Short text fragments from websites
↓↓↓

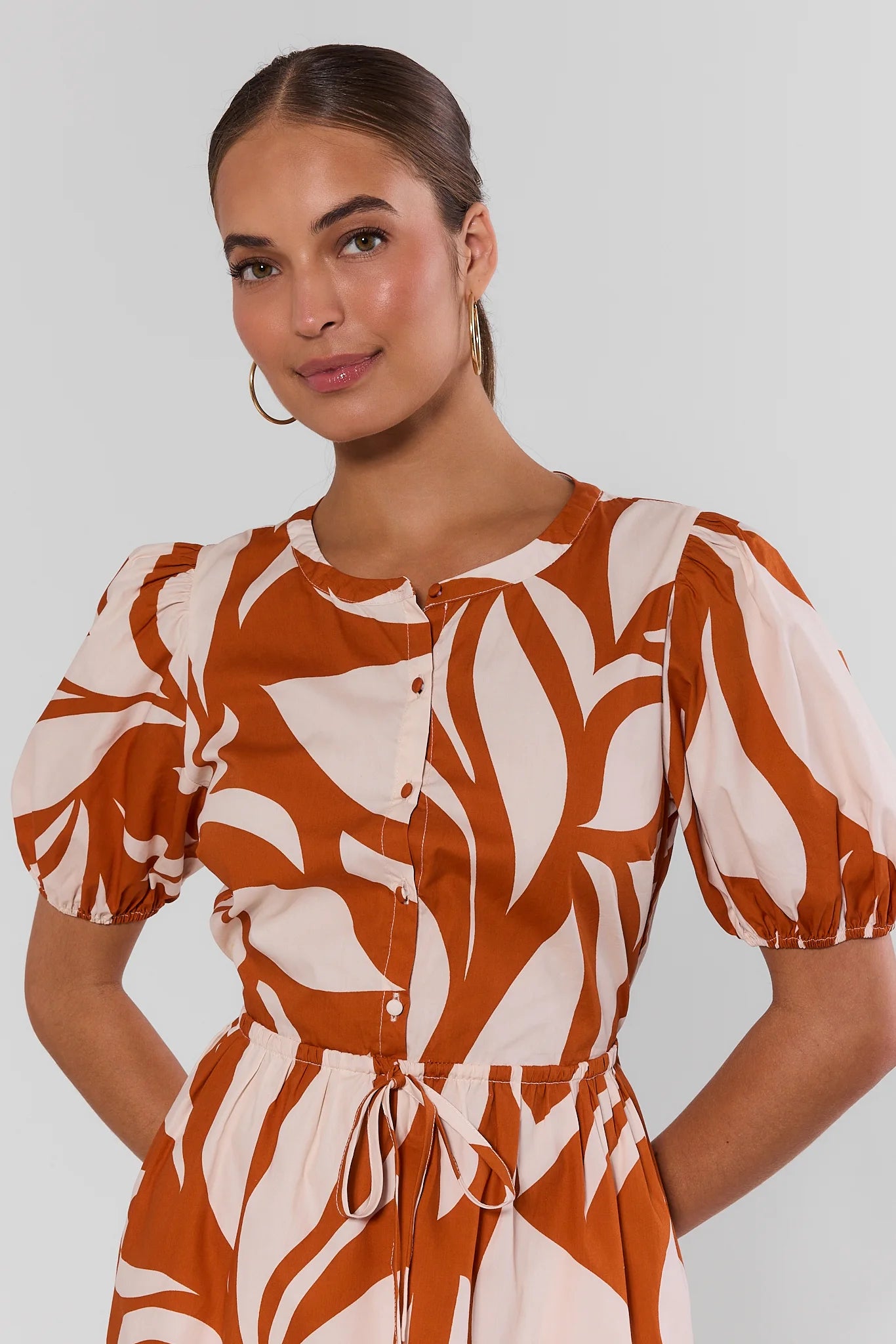Woman wearing a brown and white patterned dress against a plain background close up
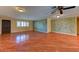 Spacious living room featuring hard wood floors, natural lighting, and decorative interior painting at 7100 Carrondale Way, Las Vegas, NV 89128
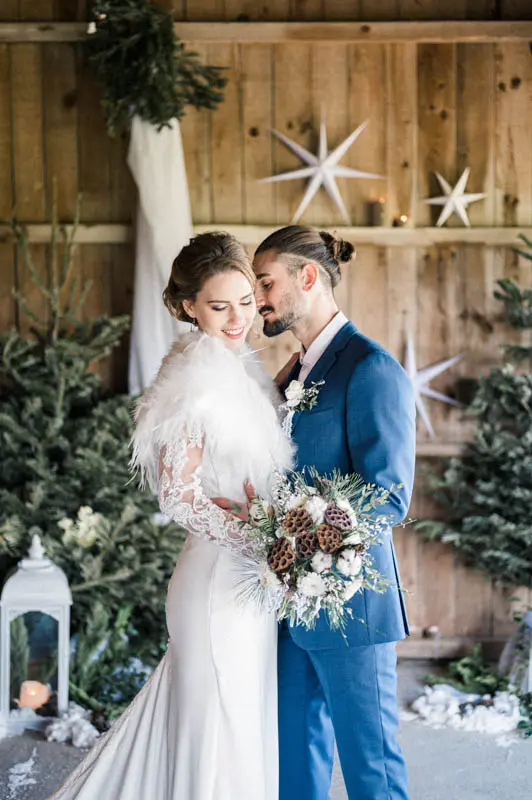 Bride in a fur stole nestled against the groom in a blue suit
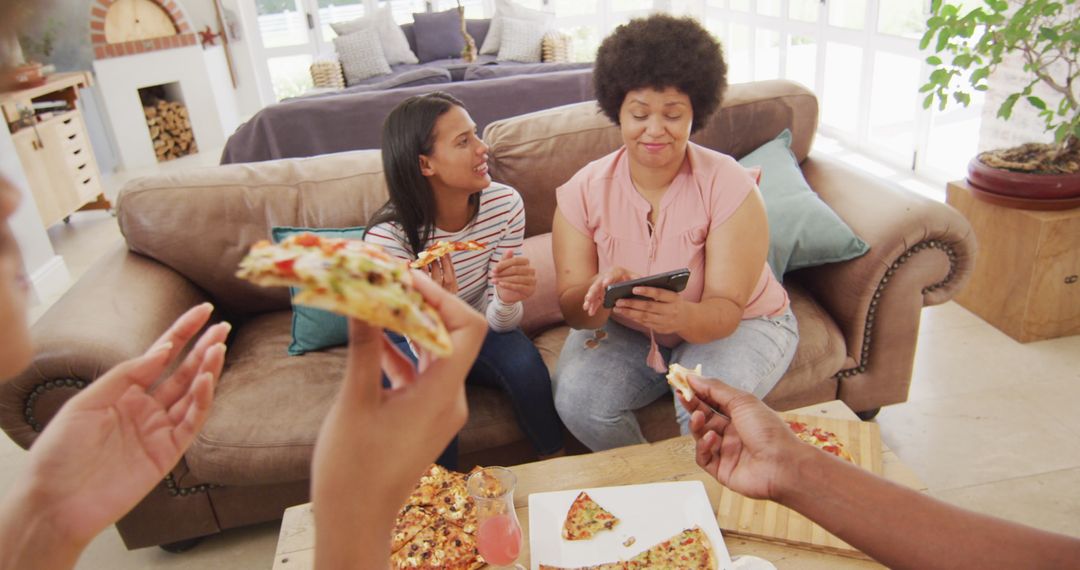 Family Enjoying Pizza Together in Cozy Living Room - Free Images, Stock Photos and Pictures on Pikwizard.com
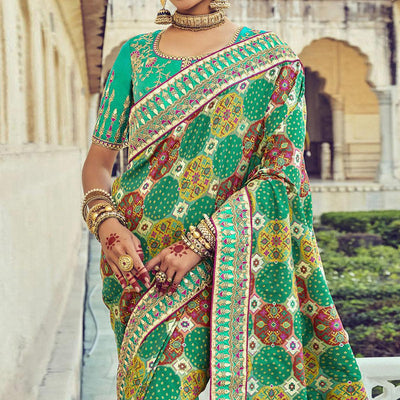 green-wedding-wear-resham-with-embellished-silk-bhandhani-patola-saree-139236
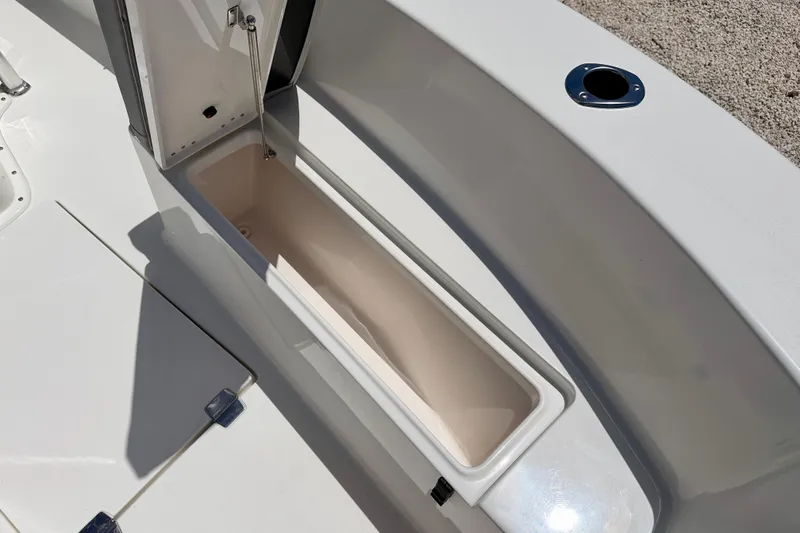 Slide: The Image of Open storage compartment on 2026 Bay Rider 21 Offshore boat deck. - 34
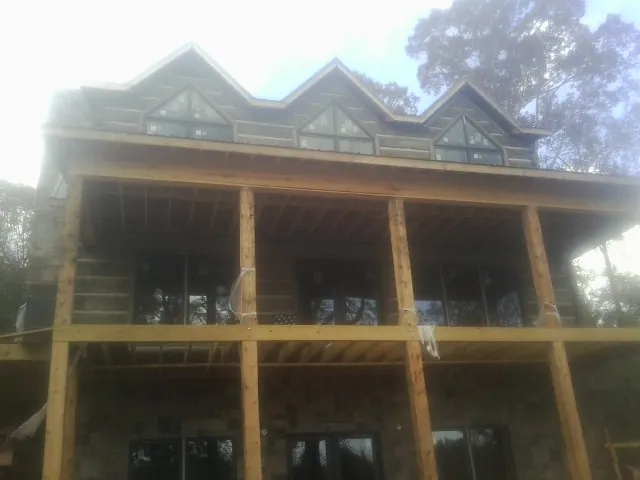 Dormers and porch framing on a large log home under construction — Roof Coating work by our crew in Pottstown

↑↑↑

Reproduce every record above word for word, leaving out the pictures.

EXERCISE RESULT -
Woman wearing a brown and white patterned dress against a plain background close up
 Spacious living room featuring hard wood floors, natural lighting, and decorative interior painting at 7100 Carrondale Way, Las Vegas, NV 89128
 Bride in a fur stole nestled against the groom in a blue suit
 Family Enjoying Pizza Together in Cozy Living Room - Free Images, Stock Photos and Pictures on Pikwizard.com
 green-wedding-wear-resham-with-embellished-silk-bhandhani-patola-saree-139236
 Slide: The Image of Open storage compartment on 2026 Bay Rider 21 Offshore boat deck. - 34
 Dormers and porch framing on a large log home under construction — Roof Coating work by our crew in Pottstown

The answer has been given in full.